* _PROBLEM REQUIREMENTS_: Repeat the lines of the listing word for word, from the line containing "When arranged from" up to and including the final line of the listing.

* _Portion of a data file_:
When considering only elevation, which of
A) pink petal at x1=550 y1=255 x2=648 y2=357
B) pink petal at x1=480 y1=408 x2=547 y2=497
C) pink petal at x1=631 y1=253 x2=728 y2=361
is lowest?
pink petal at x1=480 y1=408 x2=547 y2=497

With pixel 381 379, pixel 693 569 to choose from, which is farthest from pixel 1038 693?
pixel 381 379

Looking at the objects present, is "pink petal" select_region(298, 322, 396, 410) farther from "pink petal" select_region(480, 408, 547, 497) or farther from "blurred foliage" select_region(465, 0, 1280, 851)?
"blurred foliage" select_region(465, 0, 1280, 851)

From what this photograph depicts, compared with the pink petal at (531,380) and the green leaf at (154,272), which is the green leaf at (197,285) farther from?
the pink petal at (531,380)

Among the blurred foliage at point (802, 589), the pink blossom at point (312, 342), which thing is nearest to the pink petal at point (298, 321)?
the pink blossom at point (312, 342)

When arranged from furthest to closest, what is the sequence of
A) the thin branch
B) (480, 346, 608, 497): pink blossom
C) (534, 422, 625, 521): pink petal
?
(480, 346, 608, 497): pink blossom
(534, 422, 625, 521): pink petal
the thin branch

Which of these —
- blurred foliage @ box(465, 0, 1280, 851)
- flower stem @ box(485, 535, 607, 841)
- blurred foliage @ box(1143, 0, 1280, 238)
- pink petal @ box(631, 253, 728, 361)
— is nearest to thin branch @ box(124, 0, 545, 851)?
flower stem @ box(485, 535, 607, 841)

* _TASK ANSWER_:
When arranged from furthest to closest, what is the sequence of
A) the thin branch
B) (480, 346, 608, 497): pink blossom
C) (534, 422, 625, 521): pink petal
?
(480, 346, 608, 497): pink blossom
(534, 422, 625, 521): pink petal
the thin branch

Which of these —
- blurred foliage @ box(465, 0, 1280, 851)
- flower stem @ box(485, 535, 607, 841)
- blurred foliage @ box(1143, 0, 1280, 238)
- pink petal @ box(631, 253, 728, 361)
— is nearest to thin branch @ box(124, 0, 545, 851)?
flower stem @ box(485, 535, 607, 841)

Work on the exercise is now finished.